= The problem =
Could you rewrite the barbecue grill text, starting at the words "[0012] FIG. 5" and stopping after "depicted in FIG. 1.", with "flow chart" changed to "process diagram"?

= Selected text =
---

BRIEF DESCRIPTION OF THE DRAWINGS
[0008] FIG. 1 shows a side view of a vertical hearth barbecue grill
in which aspects of the invention may be deployed.
[0009] FIGS. 2A and 2B show perspective and side views of an
enclosed cooking region of the vertical hearth barbecue grill of
FIG. 1, and further depict a series of microprocessor controllable
venting fans in accordance with one aspect of the present
invention
[0010] FIGS. 3A and 3B show front and rear perspective views of a
control module depicted in FIGS. 2A and 2B, which module embodies
control electronics, sensors, and indicators in accordance with an
aspect of the present invention.
[0011] FIG. 4 is a functional block diagram of a circuit for
implementing temperature control functions according to one
embodiment of the present invention.
[0012] FIG. 5 is a flow chart depicting one method of performing
temperature control functions according to one embodiment of the
present invention.
[0013] FIG. 6 is a flow chart depicting another method of
performing temperature control functions according to another
embodiment of the present invention.
[0014] FIG. 7 depicts a mechanically controllable shutter and
control mechanism used in conjunction with a vertical firebox
hearth of a vertical barbecue grill for maintaining temperature
control according to yet another embodiment of the present
invention.
[0015] FIG. 8 shows deployment of a temperature control module on a
cover or lid of the barbecue grill depicted in FIG. 1.
DESCRIPTION OF ILLUSTRATIVE EMBODIMENTS
[0016] According to the invention, temperature in a cooking region
of a charcoal or wood-fired grill is controlled by regulating
airflow with the cooking region, by controlling the amount of
convection heat and/or radiant energy from the firebox that reaches
the cooking region, or by a combination of such regulating and
controlling. Similar to prior systems, air circulation in the
cooking region can also be maintained to evenly disperse heat
within the cooking region. Regulating airflow by supplying ambient
air to and exhausting air from the cooking region may be performed
with the aid of blowers, or simply by opening and closing vents
according to a temperature setting. Controlling the amount of
radiant energy or convection heat reaching the cooking region is
generally achieved by providing a variable mechanical shutter that
varies the exposure of firebox energy to the cooking region or by
increasing fuel oxidation using a charcoal blower fan. In addition,
the regulating and/or controlling may be achieved electronically,
i.e., under microprocessor control, or mechanically by, for
example, a thermal sensor such as a bimetallic element. Although
illustrated with a vertical hearth barbecue grill, aspects of the
invention may be deployed in a conventional barbecue grill where
the coals are placed horizontally.

---

= The data =

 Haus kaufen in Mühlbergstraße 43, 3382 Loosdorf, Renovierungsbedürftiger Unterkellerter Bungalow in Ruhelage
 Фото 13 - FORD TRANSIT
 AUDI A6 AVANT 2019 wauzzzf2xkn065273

---

= Written response =
[0012] FIG. 5 is a process diagram depicting one method of performing
temperature control functions according to one embodiment of the
present invention.
[0013] FIG. 6 is a process diagram depicting another method of
performing temperature control functions according to another
embodiment of the present invention.
[0014] FIG. 7 depicts a mechanically controllable shutter and
control mechanism used in conjunction with a vertical firebox
hearth of a vertical barbecue grill for maintaining temperature
control according to yet another embodiment of the present
invention.
[0015] FIG. 8 shows deployment of a temperature control module on a
cover or lid of the barbecue grill depicted in FIG. 1.